Scene-based spatial questions
※ ※ ※

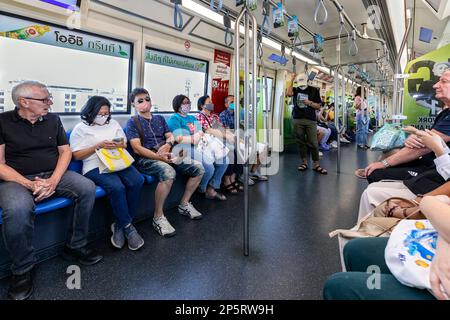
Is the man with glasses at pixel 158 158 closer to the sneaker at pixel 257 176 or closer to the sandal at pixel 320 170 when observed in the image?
the sneaker at pixel 257 176

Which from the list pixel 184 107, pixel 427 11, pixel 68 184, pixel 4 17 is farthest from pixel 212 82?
pixel 427 11

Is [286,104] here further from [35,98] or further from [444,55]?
[35,98]

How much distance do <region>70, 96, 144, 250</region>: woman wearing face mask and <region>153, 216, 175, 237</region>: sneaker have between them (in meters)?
0.24

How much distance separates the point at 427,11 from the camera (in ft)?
15.0

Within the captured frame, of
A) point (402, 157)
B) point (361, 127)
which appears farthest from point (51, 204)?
point (361, 127)

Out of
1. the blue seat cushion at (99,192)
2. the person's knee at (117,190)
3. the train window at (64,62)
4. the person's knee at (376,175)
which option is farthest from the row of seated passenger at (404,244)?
the train window at (64,62)

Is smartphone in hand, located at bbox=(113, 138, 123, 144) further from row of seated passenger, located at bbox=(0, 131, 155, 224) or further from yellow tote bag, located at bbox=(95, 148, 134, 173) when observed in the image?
row of seated passenger, located at bbox=(0, 131, 155, 224)

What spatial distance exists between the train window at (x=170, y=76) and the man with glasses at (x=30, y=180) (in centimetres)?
178

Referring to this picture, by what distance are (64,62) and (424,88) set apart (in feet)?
12.1

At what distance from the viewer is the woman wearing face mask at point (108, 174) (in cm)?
220

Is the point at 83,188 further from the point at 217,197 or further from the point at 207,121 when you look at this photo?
the point at 207,121

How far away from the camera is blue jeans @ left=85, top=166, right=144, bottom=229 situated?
2.18 m

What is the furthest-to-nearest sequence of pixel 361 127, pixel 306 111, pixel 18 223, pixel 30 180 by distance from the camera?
pixel 361 127 < pixel 306 111 < pixel 30 180 < pixel 18 223

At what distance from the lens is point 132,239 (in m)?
2.20
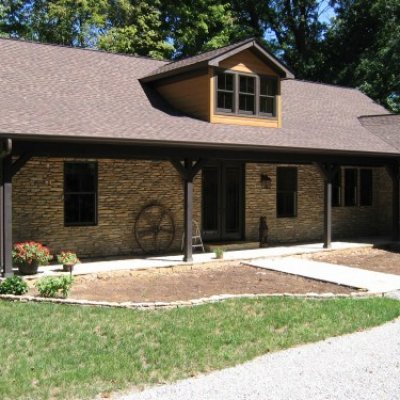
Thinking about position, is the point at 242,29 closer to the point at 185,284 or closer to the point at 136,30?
the point at 136,30

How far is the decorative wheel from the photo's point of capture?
13688mm

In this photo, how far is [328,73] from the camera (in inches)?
1178

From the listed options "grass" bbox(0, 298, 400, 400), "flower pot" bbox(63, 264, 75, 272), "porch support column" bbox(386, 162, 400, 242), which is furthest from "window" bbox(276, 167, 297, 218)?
"grass" bbox(0, 298, 400, 400)

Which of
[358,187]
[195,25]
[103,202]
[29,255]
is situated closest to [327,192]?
[358,187]

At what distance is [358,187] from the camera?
61.1 feet

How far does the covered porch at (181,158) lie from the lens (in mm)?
9938

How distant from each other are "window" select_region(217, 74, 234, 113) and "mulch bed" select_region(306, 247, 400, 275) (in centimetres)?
443

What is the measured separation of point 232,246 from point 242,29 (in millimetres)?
18926

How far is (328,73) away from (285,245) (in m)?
17.0

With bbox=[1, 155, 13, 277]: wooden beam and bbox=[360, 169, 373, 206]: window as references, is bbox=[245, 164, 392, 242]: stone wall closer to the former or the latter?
bbox=[360, 169, 373, 206]: window

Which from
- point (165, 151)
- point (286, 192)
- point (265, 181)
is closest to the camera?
point (165, 151)

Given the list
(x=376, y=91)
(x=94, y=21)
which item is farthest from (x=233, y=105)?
(x=376, y=91)

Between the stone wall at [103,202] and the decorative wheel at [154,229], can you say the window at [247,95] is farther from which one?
the decorative wheel at [154,229]

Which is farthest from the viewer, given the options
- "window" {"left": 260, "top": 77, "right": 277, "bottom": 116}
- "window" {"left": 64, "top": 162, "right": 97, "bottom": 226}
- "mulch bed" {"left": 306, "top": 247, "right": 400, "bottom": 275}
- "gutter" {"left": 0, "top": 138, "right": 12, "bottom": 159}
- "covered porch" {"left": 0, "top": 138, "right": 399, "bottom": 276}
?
"window" {"left": 260, "top": 77, "right": 277, "bottom": 116}
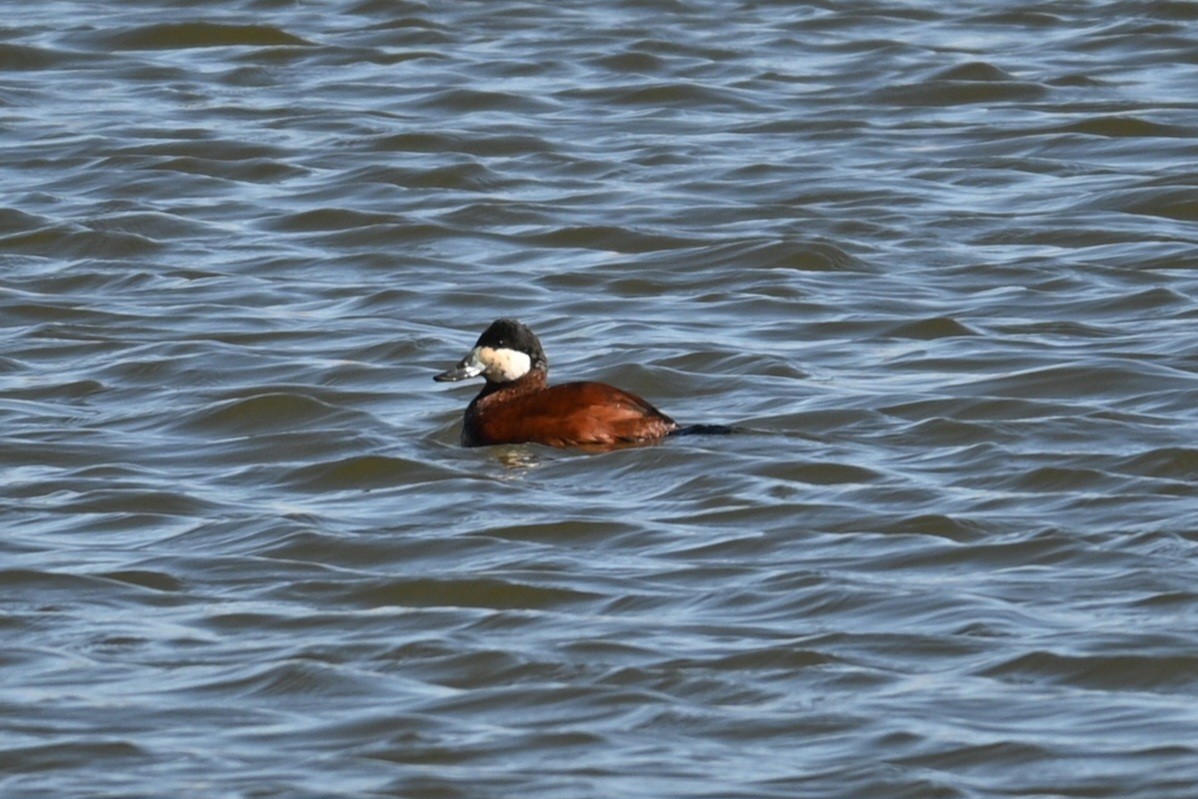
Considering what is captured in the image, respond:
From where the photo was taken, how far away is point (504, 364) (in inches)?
444

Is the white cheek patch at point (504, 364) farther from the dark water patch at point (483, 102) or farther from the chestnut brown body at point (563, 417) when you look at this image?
the dark water patch at point (483, 102)

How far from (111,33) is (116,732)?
13100mm

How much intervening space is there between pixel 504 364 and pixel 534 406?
37 cm

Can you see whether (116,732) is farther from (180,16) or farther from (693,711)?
(180,16)

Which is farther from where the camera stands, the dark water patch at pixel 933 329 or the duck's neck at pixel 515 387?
the dark water patch at pixel 933 329

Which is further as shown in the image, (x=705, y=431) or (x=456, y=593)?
(x=705, y=431)

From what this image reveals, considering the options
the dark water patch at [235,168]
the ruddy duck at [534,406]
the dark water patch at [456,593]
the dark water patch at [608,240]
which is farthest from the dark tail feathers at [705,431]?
the dark water patch at [235,168]

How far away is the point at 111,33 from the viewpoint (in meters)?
20.0

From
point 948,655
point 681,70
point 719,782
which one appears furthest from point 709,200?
point 719,782

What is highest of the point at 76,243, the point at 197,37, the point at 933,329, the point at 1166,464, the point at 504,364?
the point at 197,37

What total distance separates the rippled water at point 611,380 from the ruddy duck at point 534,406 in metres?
0.15

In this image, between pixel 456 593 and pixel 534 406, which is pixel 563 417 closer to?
pixel 534 406

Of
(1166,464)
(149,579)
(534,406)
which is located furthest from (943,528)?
(149,579)

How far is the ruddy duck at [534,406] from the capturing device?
35.2 ft
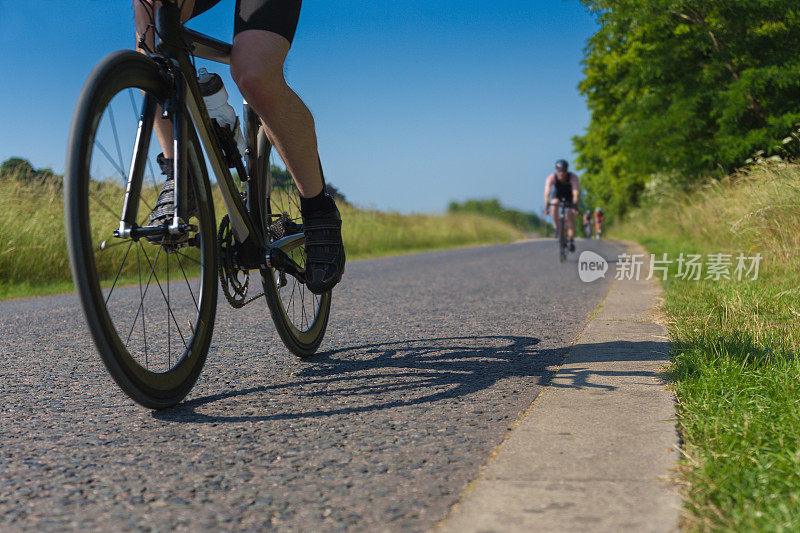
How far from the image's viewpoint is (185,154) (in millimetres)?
2342

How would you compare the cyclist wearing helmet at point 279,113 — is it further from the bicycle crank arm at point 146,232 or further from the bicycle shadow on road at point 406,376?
the bicycle shadow on road at point 406,376

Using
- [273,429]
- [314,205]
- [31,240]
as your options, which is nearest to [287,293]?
[314,205]

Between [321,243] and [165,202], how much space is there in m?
0.77

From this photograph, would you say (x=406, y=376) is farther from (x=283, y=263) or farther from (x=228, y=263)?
(x=228, y=263)

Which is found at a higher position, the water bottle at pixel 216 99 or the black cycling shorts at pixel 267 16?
the black cycling shorts at pixel 267 16

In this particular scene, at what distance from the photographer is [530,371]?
2971 mm

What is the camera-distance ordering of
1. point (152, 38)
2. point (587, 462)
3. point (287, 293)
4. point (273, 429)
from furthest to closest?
point (287, 293), point (152, 38), point (273, 429), point (587, 462)

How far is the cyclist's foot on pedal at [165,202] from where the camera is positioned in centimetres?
229

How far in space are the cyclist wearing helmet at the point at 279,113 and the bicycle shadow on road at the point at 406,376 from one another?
16.7 inches

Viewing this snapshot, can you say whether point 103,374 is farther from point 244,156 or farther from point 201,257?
point 244,156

※ ※ ※

__SET EXERCISE__. Leave images out of the retyped records; keep all else exact.

__PROBLEM SOLUTION__.
Is the man with glasses at pixel 158 158 closer to the sneaker at pixel 257 176 or closer to the sandal at pixel 320 170 when observed in the image?
the sneaker at pixel 257 176

Which from the list pixel 184 107, pixel 427 11, pixel 68 184, pixel 4 17 is farthest from pixel 212 82?
pixel 427 11

Is [286,104] here further from [35,98] or further from [444,55]?
[35,98]

How much distance do <region>70, 96, 144, 250</region>: woman wearing face mask and <region>153, 216, 175, 237</region>: sneaker have between them (in meters)?
0.24

How much distance separates the point at 427,11 from the camera (in ft)?
15.0

Within the captured frame, of
A) point (402, 157)
B) point (361, 127)
which appears farthest from point (51, 204)?
point (361, 127)

Out of
1. the blue seat cushion at (99,192)
2. the person's knee at (117,190)
3. the train window at (64,62)
4. the person's knee at (376,175)
which option is farthest from the row of seated passenger at (404,244)?
the train window at (64,62)

Is smartphone in hand, located at bbox=(113, 138, 123, 144) further from row of seated passenger, located at bbox=(0, 131, 155, 224) or further from yellow tote bag, located at bbox=(95, 148, 134, 173) when observed in the image?
row of seated passenger, located at bbox=(0, 131, 155, 224)

What spatial distance exists between the train window at (x=170, y=76) and the man with glasses at (x=30, y=180) (in centimetres)?
178

Referring to this picture, by what distance are (64,62) and (424,88) set apart (in feet)?
12.1

At what distance from the viewer is the woman wearing face mask at point (108, 174) (in cm)?
220

Is the point at 83,188 further from the point at 217,197 or further from the point at 207,121 when you look at this photo?
the point at 207,121

How far away from the camera is blue jeans @ left=85, top=166, right=144, bottom=229 situated?
2.18 m

What is the furthest-to-nearest sequence of pixel 361 127, pixel 306 111, pixel 18 223, pixel 30 180 by distance from the camera?
pixel 361 127 < pixel 306 111 < pixel 30 180 < pixel 18 223

At what distance from the lens is point 132,239 (in m)?
2.20
Thinking about position, is the point at 242,29 closer to the point at 185,284 or closer to the point at 136,30?
the point at 136,30

How far is the decorative wheel from the photo's point of capture?
13688mm

In this photo, how far is [328,73] from the camera (in inches)?
1178

From the listed options "grass" bbox(0, 298, 400, 400), "flower pot" bbox(63, 264, 75, 272), "porch support column" bbox(386, 162, 400, 242), which is furthest from "window" bbox(276, 167, 297, 218)?
"grass" bbox(0, 298, 400, 400)

Which of
[358,187]
[195,25]
[103,202]
[29,255]
is situated closest to [327,192]?
[358,187]

At what distance is [358,187] from the camera?
61.1 feet

How far does the covered porch at (181,158) lie from the lens (in mm)?
9938

How distant from each other are "window" select_region(217, 74, 234, 113) and "mulch bed" select_region(306, 247, 400, 275) (in centimetres)?
443

What is the measured separation of point 232,246 from point 242,29 (in millimetres)?
18926

How far is (328,73) away from (285,245) (in m)?
17.0

With bbox=[1, 155, 13, 277]: wooden beam and bbox=[360, 169, 373, 206]: window as references, is bbox=[245, 164, 392, 242]: stone wall closer to the former or the latter?
bbox=[360, 169, 373, 206]: window

Which from
- point (165, 151)
- point (286, 192)
- point (265, 181)
is closest to the camera?
point (165, 151)

Given the list
(x=376, y=91)
(x=94, y=21)
which item is farthest from (x=233, y=105)?
(x=376, y=91)

Between the stone wall at [103,202] and the decorative wheel at [154,229], can you say the window at [247,95] is farther from which one?
the decorative wheel at [154,229]

Which is farthest from the viewer, given the options
- "window" {"left": 260, "top": 77, "right": 277, "bottom": 116}
- "window" {"left": 64, "top": 162, "right": 97, "bottom": 226}
- "mulch bed" {"left": 306, "top": 247, "right": 400, "bottom": 275}
- "gutter" {"left": 0, "top": 138, "right": 12, "bottom": 159}
- "covered porch" {"left": 0, "top": 138, "right": 399, "bottom": 276}
?
"window" {"left": 260, "top": 77, "right": 277, "bottom": 116}
Considering what is captured in the image, respond:
From where the photo was taken, how far away is point (504, 364) (in inches)?
444

Is the white cheek patch at point (504, 364) farther from the dark water patch at point (483, 102) or farther from the chestnut brown body at point (563, 417) when you look at this image?
the dark water patch at point (483, 102)

How far from (111,33) is (116,732)?
13100mm

How much intervening space is there between pixel 504 364 and pixel 534 406?
37 cm

Can you see whether (116,732) is farther from (180,16) or farther from (693,711)?
(180,16)

Which is farther from where the camera stands, the dark water patch at pixel 933 329 or the duck's neck at pixel 515 387?
the dark water patch at pixel 933 329

Which is further as shown in the image, (x=705, y=431) or (x=456, y=593)?
(x=705, y=431)

From what this image reveals, considering the options
the dark water patch at [235,168]
the ruddy duck at [534,406]
the dark water patch at [456,593]
the dark water patch at [608,240]
which is farthest from the dark tail feathers at [705,431]?
the dark water patch at [235,168]

How far away is the point at 111,33 from the viewpoint (in meters)?
20.0

From
point 948,655
point 681,70
point 719,782
which one appears furthest from point 709,200?
point 719,782

What is highest of the point at 76,243, the point at 197,37, the point at 933,329, the point at 1166,464, the point at 504,364?
the point at 197,37

What total distance separates the rippled water at point 611,380 from the ruddy duck at point 534,406 in metres?
0.15

In this image, between pixel 456 593 and pixel 534 406, which is pixel 563 417 closer to?
pixel 534 406

Of
(1166,464)
(149,579)
(534,406)
which is located furthest from (943,528)?
(149,579)

How far is the ruddy duck at [534,406] from the capturing device?
35.2 ft
How far from the image's viewpoint is (185,154) (in millimetres)?
2342

How would you compare the cyclist wearing helmet at point 279,113 — is it further from the bicycle crank arm at point 146,232 or further from the bicycle shadow on road at point 406,376?
the bicycle shadow on road at point 406,376

Using
- [273,429]
- [314,205]
- [31,240]
as your options, which is nearest to [287,293]?
[314,205]

Between [321,243] and [165,202], how much space is there in m?
0.77

From this photograph, would you say (x=406, y=376) is farther from (x=283, y=263) or farther from (x=228, y=263)?
(x=228, y=263)

Which is found at a higher position, the water bottle at pixel 216 99 or the black cycling shorts at pixel 267 16?
the black cycling shorts at pixel 267 16

In this particular scene, at what distance from the photographer is [530,371]?
2971 mm

What is the camera-distance ordering of
1. point (152, 38)
2. point (587, 462)
3. point (287, 293)
4. point (273, 429)
from furthest to closest?
point (287, 293), point (152, 38), point (273, 429), point (587, 462)

How far is the cyclist's foot on pedal at [165,202] from where the camera is positioned in centimetres?
229

How far in space are the cyclist wearing helmet at the point at 279,113 and the bicycle shadow on road at the point at 406,376 from one another?
16.7 inches

Viewing this snapshot, can you say whether point 103,374 is farther from point 244,156 or farther from point 201,257?
point 244,156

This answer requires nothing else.